• _Given text_:
^^^^

This Amendment No. 2 amends and restates the statement on Schedule 13G initially filed by TCG Crossover Management, LLC with the Securities and Exchange Commission on July 8, 2021, as amended by Amendment No. 1 filed with the Commission on November 17, 2021 (the “Original Schedule 13G”).

 

Item 1(a). Name of Issuer:

 

Cogent Biosciences, Inc. (the “Issuer”).

 

Item 1(b). Address of Issuer’s Principal Executive Offices:

 

200 Cambridge Park Drive, Suite 2500

Cambridge, Massachusetts 02140

Item 2(a). Name of Person Filing:

 

This joint statement on Schedule 13G is being filed by TCG Crossover Fund I, L.P. (“TCG Crossover I”), TCG Crossover GP I, LLC (“TCG Crossover GP I” and together with TCG Crossover I, the “Reporting Entities”) and Chen Yu (the “Reporting Individual”). The Reporting Entities and the Reporting Individual are collectively referred to as the “Reporting Persons.” The Reporting Persons expressly disclaim status as a “group” for purposes of this Schedule 13G. The agreement among the Reporting Persons to file jointly in accordance with the provisions of Rule 13d-1(k)(1) under the Act is attached to this Statement as Exhibit 1. Other than those securities reported herein as being held directly by such Reporting Person, each Reporting Person disclaims beneficial ownership of all securities reported in this Statement except to the extent of such Reporting Person’s pecuniary interest therein.

 

Item 2(b) Address of Principal Business Office, or if None, Residence:

 

The address of the principal business office of each Reporting Person is 705 High St., Palo Alto, CA 94301.

^^^^

Records excerpted from a collection
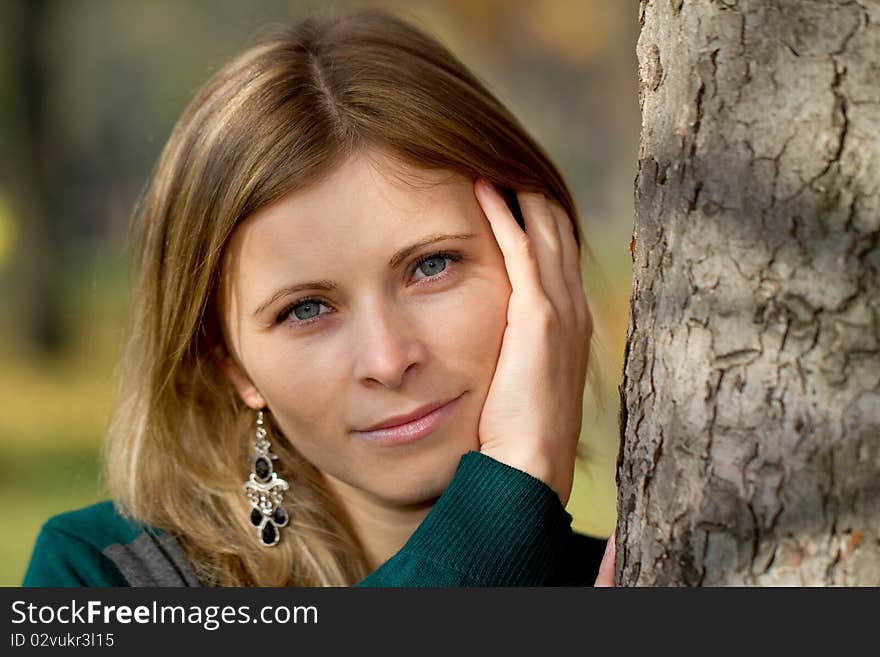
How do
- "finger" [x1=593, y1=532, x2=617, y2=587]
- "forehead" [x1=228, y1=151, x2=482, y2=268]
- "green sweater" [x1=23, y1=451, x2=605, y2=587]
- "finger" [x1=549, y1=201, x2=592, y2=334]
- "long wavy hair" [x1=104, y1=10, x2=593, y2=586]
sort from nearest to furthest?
1. "finger" [x1=593, y1=532, x2=617, y2=587]
2. "green sweater" [x1=23, y1=451, x2=605, y2=587]
3. "forehead" [x1=228, y1=151, x2=482, y2=268]
4. "long wavy hair" [x1=104, y1=10, x2=593, y2=586]
5. "finger" [x1=549, y1=201, x2=592, y2=334]

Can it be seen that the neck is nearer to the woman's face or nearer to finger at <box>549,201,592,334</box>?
the woman's face

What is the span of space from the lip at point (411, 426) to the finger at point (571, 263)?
14.6 inches

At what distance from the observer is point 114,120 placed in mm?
10758

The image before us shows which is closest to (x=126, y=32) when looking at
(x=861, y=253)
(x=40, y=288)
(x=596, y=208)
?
(x=40, y=288)

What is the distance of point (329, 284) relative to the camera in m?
2.14

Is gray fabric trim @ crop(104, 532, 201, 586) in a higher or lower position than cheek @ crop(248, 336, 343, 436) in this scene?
lower

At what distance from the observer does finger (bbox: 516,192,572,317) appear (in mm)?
2332

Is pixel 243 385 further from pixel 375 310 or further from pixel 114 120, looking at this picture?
pixel 114 120

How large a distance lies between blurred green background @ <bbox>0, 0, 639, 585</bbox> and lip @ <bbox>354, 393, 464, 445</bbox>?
19.7ft

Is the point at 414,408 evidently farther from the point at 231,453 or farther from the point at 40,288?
the point at 40,288

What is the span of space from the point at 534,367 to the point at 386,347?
1.07 ft

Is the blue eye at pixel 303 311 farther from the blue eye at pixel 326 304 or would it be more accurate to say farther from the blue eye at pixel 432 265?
the blue eye at pixel 432 265

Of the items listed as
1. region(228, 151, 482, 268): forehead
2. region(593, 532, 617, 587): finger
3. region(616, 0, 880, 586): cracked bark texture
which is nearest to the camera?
region(616, 0, 880, 586): cracked bark texture

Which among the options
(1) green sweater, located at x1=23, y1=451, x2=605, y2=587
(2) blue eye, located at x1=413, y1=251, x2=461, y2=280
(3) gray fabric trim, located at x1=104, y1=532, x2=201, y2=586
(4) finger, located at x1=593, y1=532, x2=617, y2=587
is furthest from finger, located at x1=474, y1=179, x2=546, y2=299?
(3) gray fabric trim, located at x1=104, y1=532, x2=201, y2=586
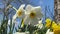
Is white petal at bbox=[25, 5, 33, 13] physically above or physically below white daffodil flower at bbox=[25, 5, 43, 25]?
above

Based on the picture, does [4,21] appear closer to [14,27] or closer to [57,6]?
[14,27]

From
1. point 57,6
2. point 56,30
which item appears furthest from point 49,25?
point 57,6

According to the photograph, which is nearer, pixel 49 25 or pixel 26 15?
pixel 26 15

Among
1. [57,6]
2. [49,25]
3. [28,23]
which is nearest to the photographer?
[28,23]

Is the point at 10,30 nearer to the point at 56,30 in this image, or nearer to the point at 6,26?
the point at 6,26

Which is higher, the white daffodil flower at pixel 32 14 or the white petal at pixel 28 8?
the white petal at pixel 28 8

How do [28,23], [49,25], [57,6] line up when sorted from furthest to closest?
[57,6] → [49,25] → [28,23]
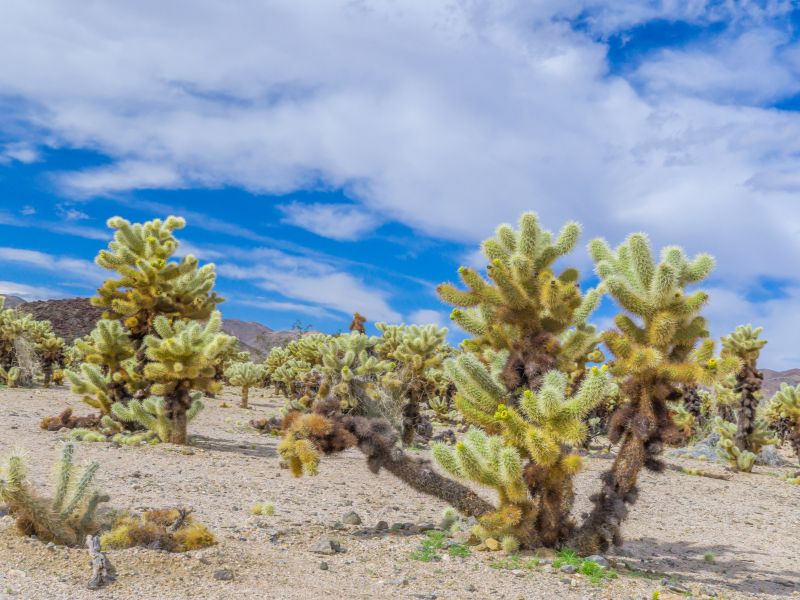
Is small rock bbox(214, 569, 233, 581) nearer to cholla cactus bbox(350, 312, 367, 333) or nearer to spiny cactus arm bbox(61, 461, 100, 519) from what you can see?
spiny cactus arm bbox(61, 461, 100, 519)

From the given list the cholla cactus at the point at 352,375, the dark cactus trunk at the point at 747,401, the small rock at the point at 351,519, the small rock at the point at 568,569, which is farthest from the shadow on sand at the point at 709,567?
the dark cactus trunk at the point at 747,401

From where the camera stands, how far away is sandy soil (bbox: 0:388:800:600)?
202 inches

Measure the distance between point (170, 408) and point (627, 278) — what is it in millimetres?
8664

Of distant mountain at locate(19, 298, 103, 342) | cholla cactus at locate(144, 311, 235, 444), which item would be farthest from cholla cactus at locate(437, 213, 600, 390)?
distant mountain at locate(19, 298, 103, 342)

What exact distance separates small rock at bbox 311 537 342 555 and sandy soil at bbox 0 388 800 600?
0.24 ft

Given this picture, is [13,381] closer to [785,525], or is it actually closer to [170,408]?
[170,408]

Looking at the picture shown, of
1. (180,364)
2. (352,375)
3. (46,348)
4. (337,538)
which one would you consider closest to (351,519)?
(337,538)

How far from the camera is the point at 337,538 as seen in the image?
21.5ft

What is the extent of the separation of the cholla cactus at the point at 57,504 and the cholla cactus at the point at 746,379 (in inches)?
595

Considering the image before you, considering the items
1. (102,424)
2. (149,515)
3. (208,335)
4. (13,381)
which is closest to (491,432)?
(149,515)

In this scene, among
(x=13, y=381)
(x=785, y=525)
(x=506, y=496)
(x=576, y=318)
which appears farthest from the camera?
(x=13, y=381)

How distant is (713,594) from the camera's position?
569 centimetres

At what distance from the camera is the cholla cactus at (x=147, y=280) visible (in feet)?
42.0

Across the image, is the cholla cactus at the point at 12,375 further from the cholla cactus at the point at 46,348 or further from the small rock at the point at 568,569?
the small rock at the point at 568,569
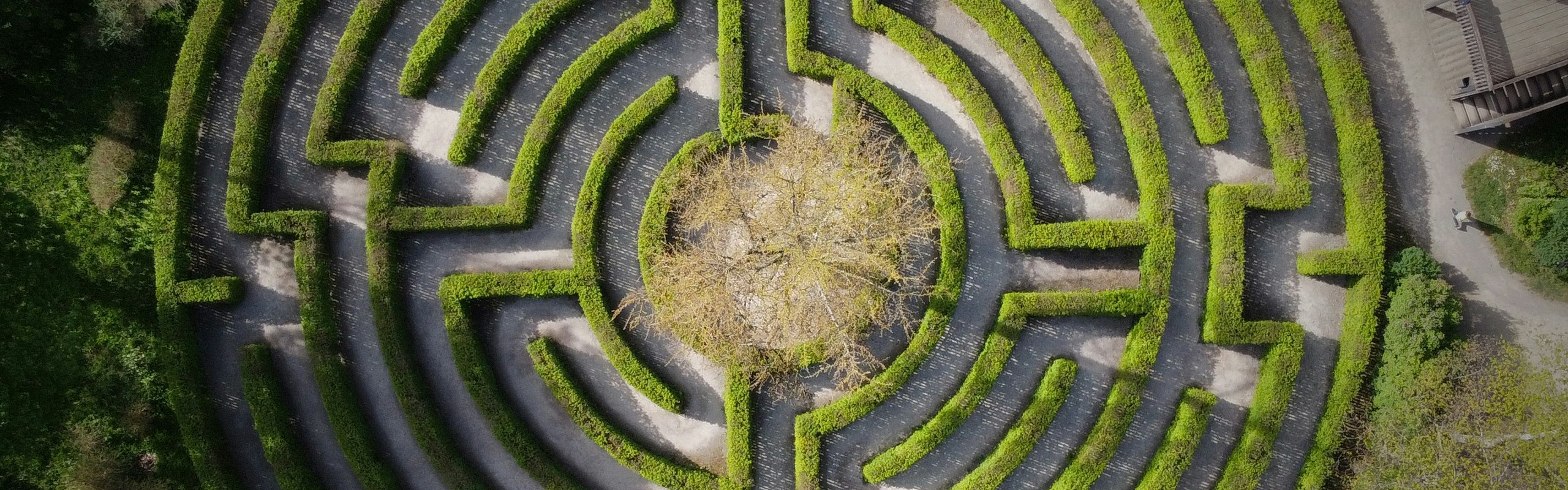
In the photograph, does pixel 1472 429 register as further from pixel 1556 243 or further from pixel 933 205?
pixel 933 205

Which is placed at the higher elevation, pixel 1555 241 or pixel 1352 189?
pixel 1555 241

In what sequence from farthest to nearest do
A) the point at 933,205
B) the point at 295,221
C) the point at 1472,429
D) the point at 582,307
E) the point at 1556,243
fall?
the point at 582,307 → the point at 933,205 → the point at 295,221 → the point at 1556,243 → the point at 1472,429

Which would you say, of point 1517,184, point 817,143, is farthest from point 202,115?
point 1517,184

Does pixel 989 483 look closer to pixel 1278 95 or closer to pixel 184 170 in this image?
pixel 1278 95

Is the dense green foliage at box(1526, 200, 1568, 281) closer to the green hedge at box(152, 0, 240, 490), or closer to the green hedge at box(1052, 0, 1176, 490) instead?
the green hedge at box(1052, 0, 1176, 490)

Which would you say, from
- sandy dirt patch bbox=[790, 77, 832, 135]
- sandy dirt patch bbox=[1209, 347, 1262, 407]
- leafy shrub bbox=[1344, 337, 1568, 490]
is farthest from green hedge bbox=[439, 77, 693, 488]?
leafy shrub bbox=[1344, 337, 1568, 490]

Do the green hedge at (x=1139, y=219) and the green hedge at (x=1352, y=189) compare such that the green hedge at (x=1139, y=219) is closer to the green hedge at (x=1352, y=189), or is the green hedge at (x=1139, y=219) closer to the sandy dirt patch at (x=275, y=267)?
the green hedge at (x=1352, y=189)

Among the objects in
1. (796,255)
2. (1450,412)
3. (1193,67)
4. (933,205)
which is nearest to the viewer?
(796,255)

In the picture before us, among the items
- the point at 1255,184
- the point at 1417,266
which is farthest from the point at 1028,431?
the point at 1417,266
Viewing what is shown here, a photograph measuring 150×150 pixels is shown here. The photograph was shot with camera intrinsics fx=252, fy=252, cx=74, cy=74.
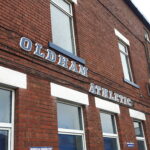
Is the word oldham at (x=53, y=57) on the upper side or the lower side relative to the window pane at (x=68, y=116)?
upper

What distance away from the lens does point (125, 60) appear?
388 inches

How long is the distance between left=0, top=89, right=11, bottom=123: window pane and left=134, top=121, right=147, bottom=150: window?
543cm

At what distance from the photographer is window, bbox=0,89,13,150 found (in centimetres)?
399

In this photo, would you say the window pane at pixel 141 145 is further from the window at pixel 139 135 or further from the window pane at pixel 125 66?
the window pane at pixel 125 66

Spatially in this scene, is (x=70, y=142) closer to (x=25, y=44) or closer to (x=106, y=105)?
(x=106, y=105)

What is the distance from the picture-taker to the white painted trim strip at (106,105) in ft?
21.8

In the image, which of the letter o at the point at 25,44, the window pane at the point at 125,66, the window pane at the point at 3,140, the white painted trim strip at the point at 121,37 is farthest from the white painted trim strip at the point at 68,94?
the white painted trim strip at the point at 121,37

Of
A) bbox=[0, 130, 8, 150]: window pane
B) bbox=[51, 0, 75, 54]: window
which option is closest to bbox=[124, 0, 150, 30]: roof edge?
bbox=[51, 0, 75, 54]: window

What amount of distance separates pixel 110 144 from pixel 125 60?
4081mm

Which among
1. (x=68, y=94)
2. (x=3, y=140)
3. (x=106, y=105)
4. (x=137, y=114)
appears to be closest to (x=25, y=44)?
(x=68, y=94)

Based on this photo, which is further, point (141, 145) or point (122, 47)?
point (122, 47)

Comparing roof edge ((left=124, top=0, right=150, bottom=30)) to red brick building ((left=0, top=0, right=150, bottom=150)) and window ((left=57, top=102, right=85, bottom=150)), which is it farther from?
window ((left=57, top=102, right=85, bottom=150))

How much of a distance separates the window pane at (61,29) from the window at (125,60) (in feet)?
11.0

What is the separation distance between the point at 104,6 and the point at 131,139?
464 cm
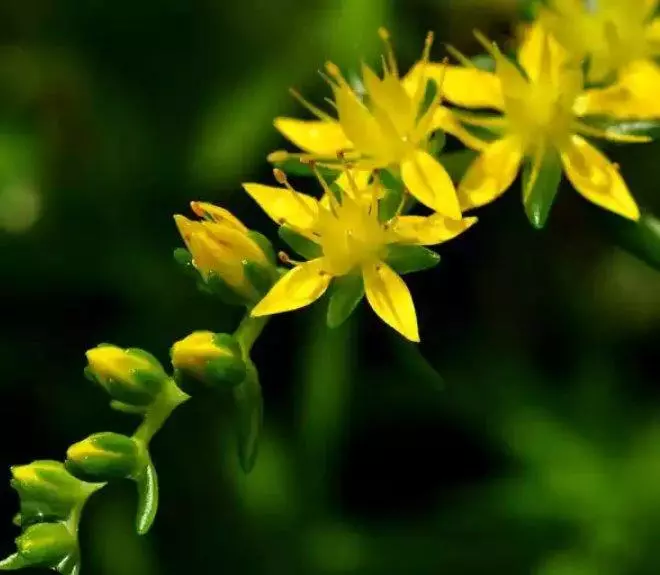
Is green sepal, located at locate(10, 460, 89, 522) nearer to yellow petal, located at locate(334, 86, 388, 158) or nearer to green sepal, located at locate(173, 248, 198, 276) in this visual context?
green sepal, located at locate(173, 248, 198, 276)

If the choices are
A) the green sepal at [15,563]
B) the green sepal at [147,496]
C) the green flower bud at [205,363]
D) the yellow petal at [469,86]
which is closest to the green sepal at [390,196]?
the yellow petal at [469,86]

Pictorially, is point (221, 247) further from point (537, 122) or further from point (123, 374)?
point (537, 122)

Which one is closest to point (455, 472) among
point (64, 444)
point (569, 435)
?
point (569, 435)

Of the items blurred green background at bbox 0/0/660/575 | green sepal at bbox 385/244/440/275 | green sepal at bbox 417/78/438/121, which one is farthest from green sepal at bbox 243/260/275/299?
blurred green background at bbox 0/0/660/575

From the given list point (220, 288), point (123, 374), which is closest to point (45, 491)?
point (123, 374)

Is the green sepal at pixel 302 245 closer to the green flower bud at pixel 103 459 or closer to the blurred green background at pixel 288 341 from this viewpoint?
the green flower bud at pixel 103 459

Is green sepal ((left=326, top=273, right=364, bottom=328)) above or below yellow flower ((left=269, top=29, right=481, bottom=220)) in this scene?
below
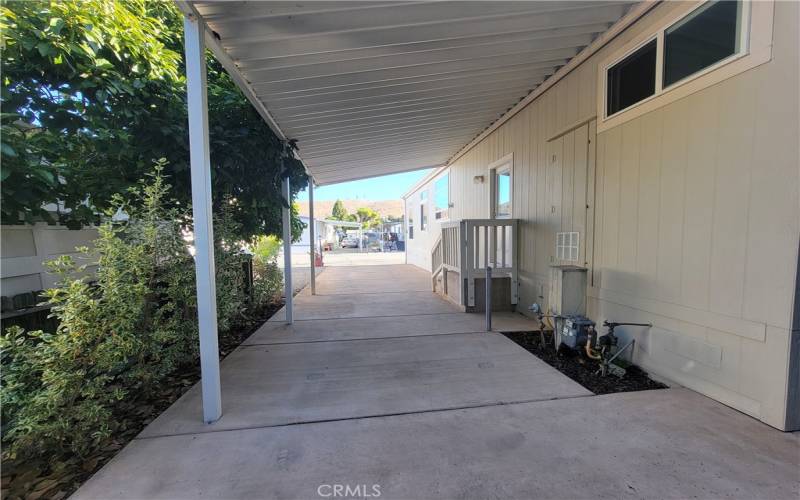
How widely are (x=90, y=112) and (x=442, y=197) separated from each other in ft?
27.6

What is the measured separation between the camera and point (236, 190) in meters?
4.39

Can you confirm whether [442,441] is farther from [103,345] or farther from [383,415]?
[103,345]

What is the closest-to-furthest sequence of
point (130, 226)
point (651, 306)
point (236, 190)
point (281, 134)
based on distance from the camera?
point (130, 226)
point (651, 306)
point (236, 190)
point (281, 134)

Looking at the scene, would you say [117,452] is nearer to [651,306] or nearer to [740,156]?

^^^^

• _Requirements_:
1. Transcribe the Schedule 13G amendment from "This joint statement" up to and including "pecuniary interest therein.".
2. Name every party that the Schedule 13G amendment says is filing the joint statement.
Answer using only the Schedule 13G amendment.

• _Task-by-task results_:
1.
This joint statement on Schedule 13G is being filed by TCG Crossover Fund I, L.P. (“TCG Crossover I”), TCG Crossover GP I, LLC (“TCG Crossover GP I” and together with TCG Crossover I, the “Reporting Entities”) and Chen Yu (the “Reporting Individual”). The Reporting Entities and the Reporting Individual are collectively referred to as the “Reporting Persons.” The Reporting Persons expressly disclaim status as a “group” for purposes of this Schedule 13G. The agreement among the Reporting Persons to file jointly in accordance with the provisions of Rule 13d-1(k)(1) under the Act is attached to this Statement as Exhibit 1. Other than those securities reported herein as being held directly by such Reporting Person, each Reporting Person disclaims beneficial ownership of all securities reported in this Statement except to the extent of such Reporting Person’s pecuniary interest therein.

2.
TCG Crossover Fund I, L.P.
TCG Crossover GP I, LLC
Chen Yu